== DATA FOR THIS EXERCISE ==

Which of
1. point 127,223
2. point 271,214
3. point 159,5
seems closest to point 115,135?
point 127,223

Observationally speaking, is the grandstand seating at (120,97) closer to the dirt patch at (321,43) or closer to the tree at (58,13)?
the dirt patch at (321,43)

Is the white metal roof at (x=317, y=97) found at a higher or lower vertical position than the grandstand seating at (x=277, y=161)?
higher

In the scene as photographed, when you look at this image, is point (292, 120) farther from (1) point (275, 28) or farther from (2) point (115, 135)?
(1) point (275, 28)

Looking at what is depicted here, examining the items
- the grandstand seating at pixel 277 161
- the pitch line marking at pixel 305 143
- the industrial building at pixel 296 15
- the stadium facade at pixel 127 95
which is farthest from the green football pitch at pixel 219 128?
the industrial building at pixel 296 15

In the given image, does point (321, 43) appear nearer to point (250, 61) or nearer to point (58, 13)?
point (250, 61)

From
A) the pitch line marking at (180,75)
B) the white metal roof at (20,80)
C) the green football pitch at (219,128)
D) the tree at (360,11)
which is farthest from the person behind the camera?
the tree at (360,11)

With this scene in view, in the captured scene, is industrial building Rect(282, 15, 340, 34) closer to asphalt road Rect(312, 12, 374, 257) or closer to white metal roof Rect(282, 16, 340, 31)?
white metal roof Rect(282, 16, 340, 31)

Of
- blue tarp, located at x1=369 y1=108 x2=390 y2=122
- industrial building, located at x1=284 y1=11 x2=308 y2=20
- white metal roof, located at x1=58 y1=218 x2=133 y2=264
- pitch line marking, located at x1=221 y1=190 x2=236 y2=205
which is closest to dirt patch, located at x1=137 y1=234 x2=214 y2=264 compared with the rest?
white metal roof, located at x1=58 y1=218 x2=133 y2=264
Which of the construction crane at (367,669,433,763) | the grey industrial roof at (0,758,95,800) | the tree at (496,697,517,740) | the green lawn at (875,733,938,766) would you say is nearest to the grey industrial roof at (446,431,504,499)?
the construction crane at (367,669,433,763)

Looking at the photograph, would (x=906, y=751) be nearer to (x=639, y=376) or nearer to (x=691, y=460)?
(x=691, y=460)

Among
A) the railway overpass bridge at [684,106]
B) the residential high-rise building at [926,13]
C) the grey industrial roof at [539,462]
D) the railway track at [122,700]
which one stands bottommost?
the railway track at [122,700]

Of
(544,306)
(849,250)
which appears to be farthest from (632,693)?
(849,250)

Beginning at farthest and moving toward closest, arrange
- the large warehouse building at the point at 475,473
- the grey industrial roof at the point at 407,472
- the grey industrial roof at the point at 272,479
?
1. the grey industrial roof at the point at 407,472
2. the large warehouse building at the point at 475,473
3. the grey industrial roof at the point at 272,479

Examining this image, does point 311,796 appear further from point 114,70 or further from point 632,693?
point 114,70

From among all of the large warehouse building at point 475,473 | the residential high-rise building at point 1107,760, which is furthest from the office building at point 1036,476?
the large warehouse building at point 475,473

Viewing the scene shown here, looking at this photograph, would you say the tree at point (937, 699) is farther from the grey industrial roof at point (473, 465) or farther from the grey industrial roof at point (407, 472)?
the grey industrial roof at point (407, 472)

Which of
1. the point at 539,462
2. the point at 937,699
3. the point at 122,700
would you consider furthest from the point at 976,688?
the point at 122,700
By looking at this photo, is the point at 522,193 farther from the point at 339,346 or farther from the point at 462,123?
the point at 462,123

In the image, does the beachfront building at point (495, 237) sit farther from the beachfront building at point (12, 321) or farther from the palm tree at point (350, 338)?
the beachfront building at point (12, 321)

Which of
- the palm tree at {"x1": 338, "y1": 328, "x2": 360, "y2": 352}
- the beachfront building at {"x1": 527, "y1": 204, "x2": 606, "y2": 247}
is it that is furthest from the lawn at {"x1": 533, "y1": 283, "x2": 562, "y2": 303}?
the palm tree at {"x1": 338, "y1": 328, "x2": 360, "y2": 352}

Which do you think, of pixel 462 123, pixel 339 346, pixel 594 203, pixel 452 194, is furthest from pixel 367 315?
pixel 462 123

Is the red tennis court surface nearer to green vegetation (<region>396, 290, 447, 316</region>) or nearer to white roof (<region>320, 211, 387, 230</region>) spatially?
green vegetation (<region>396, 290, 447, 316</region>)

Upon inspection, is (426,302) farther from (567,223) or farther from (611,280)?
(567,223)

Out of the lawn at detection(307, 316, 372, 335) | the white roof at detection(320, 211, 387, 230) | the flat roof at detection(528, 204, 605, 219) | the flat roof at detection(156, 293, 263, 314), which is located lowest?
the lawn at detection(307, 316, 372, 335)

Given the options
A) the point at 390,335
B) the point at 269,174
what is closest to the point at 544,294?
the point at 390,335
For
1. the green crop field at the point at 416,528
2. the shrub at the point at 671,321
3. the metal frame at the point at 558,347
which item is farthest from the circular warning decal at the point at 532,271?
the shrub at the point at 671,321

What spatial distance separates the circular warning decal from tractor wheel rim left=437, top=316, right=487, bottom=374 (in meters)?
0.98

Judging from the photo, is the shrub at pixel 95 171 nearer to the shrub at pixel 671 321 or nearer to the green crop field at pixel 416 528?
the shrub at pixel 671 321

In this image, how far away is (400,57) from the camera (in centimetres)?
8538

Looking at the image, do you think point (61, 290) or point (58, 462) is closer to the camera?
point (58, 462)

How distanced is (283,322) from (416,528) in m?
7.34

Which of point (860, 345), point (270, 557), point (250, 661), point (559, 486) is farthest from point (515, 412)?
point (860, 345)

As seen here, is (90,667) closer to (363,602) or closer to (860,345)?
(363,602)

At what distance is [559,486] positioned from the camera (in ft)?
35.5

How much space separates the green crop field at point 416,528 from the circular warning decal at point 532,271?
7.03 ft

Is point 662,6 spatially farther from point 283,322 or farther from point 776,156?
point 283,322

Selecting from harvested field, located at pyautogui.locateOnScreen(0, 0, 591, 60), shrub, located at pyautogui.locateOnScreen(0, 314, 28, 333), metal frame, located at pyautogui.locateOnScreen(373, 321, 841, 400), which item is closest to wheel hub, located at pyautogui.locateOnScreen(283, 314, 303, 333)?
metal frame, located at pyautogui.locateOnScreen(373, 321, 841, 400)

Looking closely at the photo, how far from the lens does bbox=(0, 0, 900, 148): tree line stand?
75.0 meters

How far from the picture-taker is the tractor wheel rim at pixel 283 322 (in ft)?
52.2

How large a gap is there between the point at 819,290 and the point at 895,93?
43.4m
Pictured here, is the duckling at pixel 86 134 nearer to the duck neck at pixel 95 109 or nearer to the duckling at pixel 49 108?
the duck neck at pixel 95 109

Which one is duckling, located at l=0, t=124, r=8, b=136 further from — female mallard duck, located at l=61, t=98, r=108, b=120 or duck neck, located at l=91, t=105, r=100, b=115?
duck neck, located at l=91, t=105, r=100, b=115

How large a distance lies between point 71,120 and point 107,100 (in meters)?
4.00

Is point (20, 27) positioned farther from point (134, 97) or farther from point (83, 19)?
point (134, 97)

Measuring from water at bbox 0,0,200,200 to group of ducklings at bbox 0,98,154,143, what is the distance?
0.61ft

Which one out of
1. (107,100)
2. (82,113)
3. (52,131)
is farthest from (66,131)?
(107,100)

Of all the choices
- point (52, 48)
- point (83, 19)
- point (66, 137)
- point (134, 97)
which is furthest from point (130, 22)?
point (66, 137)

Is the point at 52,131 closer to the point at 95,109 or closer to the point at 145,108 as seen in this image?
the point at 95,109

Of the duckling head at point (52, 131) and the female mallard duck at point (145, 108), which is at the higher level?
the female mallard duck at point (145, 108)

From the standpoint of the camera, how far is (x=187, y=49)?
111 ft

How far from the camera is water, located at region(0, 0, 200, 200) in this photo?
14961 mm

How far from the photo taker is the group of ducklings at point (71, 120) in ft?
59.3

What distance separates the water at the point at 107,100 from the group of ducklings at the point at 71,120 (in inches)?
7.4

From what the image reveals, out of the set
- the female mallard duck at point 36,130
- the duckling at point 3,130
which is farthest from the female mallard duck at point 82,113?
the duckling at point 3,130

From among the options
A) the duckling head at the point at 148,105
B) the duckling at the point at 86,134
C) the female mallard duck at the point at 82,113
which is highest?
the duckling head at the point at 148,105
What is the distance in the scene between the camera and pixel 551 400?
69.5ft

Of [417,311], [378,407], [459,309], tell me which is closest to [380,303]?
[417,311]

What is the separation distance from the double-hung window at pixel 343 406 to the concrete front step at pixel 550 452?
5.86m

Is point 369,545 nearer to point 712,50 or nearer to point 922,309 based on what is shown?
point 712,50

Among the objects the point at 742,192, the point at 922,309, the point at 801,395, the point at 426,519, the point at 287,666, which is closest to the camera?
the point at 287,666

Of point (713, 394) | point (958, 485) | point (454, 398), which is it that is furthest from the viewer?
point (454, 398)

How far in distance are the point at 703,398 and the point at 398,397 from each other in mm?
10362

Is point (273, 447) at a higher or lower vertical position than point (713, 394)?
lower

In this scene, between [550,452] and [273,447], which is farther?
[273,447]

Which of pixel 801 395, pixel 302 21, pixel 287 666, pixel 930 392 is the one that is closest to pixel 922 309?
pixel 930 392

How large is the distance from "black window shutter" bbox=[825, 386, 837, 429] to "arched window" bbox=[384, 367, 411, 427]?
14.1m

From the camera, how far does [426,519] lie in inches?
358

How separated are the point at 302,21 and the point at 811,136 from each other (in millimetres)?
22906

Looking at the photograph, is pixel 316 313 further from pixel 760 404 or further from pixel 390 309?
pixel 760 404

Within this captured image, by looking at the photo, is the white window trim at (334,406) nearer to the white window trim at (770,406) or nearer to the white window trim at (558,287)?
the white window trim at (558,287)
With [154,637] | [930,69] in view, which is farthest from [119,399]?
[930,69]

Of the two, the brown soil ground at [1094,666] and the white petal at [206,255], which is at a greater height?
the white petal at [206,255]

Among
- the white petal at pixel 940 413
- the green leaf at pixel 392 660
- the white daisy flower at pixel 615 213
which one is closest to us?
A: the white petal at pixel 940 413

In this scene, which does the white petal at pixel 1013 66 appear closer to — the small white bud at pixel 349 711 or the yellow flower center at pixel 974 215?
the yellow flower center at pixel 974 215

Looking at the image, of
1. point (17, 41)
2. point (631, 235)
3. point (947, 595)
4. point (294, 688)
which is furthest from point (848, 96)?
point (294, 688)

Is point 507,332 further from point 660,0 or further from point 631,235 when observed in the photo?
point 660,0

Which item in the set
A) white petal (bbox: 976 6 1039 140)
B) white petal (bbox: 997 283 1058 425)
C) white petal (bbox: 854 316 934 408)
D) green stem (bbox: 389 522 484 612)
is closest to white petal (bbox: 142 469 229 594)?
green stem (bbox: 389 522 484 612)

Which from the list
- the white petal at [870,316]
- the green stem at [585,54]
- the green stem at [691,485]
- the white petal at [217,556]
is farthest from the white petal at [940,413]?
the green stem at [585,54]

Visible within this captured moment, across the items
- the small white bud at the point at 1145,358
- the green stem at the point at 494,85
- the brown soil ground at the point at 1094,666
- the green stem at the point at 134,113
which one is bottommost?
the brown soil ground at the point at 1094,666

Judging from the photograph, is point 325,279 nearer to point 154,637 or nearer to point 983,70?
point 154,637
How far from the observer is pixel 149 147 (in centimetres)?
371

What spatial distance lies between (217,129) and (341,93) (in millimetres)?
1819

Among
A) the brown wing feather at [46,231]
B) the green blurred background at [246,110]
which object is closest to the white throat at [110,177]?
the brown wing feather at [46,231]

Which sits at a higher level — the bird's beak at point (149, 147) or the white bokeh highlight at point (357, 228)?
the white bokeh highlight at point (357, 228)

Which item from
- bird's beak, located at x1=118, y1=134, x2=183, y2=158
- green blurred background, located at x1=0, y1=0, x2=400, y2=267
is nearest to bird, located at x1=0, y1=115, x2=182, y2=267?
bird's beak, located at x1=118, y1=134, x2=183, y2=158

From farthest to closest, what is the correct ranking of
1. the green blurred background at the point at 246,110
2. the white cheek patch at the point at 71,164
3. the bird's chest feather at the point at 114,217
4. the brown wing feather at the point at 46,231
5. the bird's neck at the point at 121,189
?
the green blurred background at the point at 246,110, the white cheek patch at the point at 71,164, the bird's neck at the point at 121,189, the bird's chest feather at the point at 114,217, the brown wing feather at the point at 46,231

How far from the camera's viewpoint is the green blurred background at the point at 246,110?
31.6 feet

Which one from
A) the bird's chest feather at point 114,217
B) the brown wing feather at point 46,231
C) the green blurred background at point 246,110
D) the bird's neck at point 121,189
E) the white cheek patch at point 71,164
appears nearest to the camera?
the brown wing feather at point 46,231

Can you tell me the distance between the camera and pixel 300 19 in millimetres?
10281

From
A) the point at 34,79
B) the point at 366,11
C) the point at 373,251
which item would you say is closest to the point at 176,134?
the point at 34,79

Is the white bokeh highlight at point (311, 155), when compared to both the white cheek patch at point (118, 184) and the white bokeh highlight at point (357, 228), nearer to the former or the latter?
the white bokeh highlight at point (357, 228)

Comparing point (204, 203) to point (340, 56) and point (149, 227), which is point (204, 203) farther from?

===

Return the lines of the data exactly, starting at the line that contains "How far from the camera's" and continuing through the final line of the data, with both of those lines included.

> **EXERCISE SOLUTION**:
How far from the camera's viewpoint is the green blurred background at the point at 246,110?
31.6 feet

Which one from
A) the bird's chest feather at point 114,217
B) the brown wing feather at point 46,231
C) the green blurred background at point 246,110
D) the bird's neck at point 121,189
E) the white cheek patch at point 71,164
appears nearest to the camera?
the brown wing feather at point 46,231

Can you tell me the distance between the camera and pixel 300 19 in millimetres?
10281

From
A) the point at 34,79
B) the point at 366,11
C) the point at 373,251
which item would you say is closest to the point at 176,134?
the point at 34,79

Is the white bokeh highlight at point (311, 155), when compared to both the white cheek patch at point (118, 184) and the white bokeh highlight at point (357, 228), nearer to the former or the latter?
the white bokeh highlight at point (357, 228)

Comparing point (204, 203) to point (340, 56) and point (149, 227), which is point (204, 203) farther from?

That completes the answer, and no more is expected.